大切なもの×19
人の本能は
「泣かないで?」
いつだって
「泣いてなんかない」
そう、いつだって
「悲しくないんだ」
理性を裏切る。
***
日本軍隊。
日本を拠点に置く海上軍隊だ。
『ランクには従い、犯罪じゃを確実にとらえる』をモットーにしている軍隊でアメリカに本部がある『SKH』の子分のような存在だ。
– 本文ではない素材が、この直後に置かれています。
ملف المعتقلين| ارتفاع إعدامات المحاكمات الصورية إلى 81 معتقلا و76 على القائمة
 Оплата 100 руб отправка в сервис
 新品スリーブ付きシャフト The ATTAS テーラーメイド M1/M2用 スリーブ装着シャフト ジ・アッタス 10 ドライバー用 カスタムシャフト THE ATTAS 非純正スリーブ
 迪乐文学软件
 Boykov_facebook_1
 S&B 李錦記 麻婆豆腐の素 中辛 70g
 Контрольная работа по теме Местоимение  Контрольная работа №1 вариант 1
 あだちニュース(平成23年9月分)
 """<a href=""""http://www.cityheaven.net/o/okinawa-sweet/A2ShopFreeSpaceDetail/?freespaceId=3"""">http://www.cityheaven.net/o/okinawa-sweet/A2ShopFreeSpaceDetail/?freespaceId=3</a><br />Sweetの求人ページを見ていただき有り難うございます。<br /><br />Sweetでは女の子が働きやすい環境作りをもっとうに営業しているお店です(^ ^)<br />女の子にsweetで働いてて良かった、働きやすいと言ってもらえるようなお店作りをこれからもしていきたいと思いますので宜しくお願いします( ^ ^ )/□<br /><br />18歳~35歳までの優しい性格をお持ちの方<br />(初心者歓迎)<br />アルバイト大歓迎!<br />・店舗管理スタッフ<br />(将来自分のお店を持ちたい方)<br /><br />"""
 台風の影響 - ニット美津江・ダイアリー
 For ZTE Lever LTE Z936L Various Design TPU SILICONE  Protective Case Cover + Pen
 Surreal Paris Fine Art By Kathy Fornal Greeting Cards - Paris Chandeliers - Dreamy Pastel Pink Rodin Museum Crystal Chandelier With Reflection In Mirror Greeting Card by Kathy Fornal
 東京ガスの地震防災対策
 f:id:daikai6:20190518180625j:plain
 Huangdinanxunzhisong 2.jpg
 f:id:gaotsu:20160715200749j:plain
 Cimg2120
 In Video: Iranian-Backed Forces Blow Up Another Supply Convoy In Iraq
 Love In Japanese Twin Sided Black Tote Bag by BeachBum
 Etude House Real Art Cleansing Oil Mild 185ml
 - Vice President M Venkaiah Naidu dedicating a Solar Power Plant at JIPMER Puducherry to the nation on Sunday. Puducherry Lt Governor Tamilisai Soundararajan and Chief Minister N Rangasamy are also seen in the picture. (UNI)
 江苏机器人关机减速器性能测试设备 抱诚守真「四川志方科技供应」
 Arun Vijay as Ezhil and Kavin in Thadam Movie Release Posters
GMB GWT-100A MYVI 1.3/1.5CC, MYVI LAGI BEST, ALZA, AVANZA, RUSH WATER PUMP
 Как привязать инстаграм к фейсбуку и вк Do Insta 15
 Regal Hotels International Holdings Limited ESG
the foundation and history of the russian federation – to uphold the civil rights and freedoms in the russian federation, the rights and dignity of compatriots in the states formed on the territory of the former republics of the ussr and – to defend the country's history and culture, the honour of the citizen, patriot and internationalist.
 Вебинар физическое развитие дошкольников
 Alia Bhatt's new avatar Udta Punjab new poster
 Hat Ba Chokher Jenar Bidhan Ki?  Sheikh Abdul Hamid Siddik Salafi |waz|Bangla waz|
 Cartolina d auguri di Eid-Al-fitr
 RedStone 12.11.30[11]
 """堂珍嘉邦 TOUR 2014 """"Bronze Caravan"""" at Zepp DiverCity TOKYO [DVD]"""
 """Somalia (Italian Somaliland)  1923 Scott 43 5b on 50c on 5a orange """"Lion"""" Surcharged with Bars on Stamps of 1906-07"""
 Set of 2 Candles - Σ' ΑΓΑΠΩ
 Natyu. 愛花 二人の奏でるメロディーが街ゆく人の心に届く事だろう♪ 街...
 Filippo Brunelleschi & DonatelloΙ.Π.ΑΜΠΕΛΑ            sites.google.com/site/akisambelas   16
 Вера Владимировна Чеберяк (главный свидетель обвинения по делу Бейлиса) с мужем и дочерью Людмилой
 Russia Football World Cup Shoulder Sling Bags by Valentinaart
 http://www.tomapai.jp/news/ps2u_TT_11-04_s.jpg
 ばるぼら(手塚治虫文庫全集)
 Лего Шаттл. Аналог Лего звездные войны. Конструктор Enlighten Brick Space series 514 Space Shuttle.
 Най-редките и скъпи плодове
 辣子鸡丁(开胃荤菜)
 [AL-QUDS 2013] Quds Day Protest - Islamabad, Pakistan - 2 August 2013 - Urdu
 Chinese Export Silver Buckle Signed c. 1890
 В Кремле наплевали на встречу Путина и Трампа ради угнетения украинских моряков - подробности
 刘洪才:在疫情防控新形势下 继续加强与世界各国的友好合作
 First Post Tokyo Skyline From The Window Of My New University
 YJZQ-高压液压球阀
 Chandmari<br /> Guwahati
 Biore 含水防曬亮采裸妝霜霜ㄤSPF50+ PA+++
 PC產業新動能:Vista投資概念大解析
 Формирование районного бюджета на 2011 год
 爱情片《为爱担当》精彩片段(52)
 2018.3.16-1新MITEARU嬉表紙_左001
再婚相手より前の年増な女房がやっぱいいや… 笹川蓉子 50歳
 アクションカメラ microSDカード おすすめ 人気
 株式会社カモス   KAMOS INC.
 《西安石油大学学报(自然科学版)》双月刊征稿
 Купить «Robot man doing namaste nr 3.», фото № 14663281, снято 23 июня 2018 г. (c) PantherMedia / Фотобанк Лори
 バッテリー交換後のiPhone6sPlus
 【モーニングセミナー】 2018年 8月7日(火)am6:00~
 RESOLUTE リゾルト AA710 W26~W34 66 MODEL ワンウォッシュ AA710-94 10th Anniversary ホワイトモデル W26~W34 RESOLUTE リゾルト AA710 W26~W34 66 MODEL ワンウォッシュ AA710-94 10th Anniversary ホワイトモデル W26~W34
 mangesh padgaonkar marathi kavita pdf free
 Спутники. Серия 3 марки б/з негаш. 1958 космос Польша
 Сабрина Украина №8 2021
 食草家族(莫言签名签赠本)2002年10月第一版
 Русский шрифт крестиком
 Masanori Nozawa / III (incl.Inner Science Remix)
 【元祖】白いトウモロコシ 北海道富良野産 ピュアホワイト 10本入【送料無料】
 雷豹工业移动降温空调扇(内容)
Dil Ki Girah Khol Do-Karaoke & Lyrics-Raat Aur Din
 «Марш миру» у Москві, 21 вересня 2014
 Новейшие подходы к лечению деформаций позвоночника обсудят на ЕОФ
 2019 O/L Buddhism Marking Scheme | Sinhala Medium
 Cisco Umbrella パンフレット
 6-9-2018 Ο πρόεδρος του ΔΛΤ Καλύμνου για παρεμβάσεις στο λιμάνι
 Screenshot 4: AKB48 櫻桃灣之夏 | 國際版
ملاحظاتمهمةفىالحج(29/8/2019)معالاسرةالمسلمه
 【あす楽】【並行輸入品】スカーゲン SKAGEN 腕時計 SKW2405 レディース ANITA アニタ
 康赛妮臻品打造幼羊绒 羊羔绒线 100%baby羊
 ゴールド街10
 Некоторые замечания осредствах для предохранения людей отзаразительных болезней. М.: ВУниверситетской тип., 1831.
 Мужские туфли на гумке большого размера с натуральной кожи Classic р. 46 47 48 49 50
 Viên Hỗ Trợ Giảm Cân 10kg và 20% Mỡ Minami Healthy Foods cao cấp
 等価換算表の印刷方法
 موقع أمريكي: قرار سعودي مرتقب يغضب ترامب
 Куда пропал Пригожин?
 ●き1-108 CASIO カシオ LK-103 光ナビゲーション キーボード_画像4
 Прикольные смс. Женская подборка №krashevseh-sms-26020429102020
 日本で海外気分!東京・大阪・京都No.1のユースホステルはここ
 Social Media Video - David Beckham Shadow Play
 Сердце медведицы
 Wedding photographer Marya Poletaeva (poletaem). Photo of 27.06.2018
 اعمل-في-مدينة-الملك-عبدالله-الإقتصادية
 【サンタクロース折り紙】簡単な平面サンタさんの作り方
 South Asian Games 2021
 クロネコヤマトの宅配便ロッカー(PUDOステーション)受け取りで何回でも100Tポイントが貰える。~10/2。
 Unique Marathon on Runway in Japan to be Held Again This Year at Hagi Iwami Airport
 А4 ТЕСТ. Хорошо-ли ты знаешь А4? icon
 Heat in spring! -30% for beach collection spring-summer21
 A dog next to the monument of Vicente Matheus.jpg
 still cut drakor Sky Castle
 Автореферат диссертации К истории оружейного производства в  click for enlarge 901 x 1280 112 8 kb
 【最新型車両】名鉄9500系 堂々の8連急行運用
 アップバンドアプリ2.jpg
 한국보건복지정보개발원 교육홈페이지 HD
追加として、『SKH』は『世界』『海軍』『本部』の略である。
妙に冷たい服を卯月は、歯ぎしりをしながら翻す。
「あ、愛していた?あいつが?あいつなのか?」
いまだ正常に戻ってない脳で犯罪者はブツブツと疑問を繰り返す。
「愛してるかー…」
卯月はつぶやく、疑問を抱えながら、疑問を殺しながら。遠くで見守っている誰かに届かすように。
「くそっっっ」
苛立ちの隠せない犯罪者は服に隠していたナイフを手に取る。少し生暖かい温度が手から脳に送られ、犯罪者の苛立ちをえぐるようにじわじわと伝わる。一か八か…、犯罪者はナイフを卯月にむける。
「…………」
敵に背を向け無防備と言っていい状況の卯月の腹部を狙い、犯罪者は妙に光っているナイフを突き立てる。ナイフの先に少し赤い血がつく、布をつたってさっきの液と混ざる。
「ややや、やったぞ」
カタカタとナイフを震わせながら、犯罪者は狂ったように口角を上げる。口角を下げた卯月と対照的に見えるその行為を卯月は黙ったまま。
「これで、いいですか?」
「は…?」
「あなたを愛していた、人を殺してしまった償いはこれでいいですか?」
カランとナイフが地面に落ちる。重力に従って、犯罪者の怨念に逆らって。
「貴方を、悲しませてしまった償いはこれでいいですか?」
「ひっ……」
瞬間、犯罪者の足が膝から下が無くなることになる。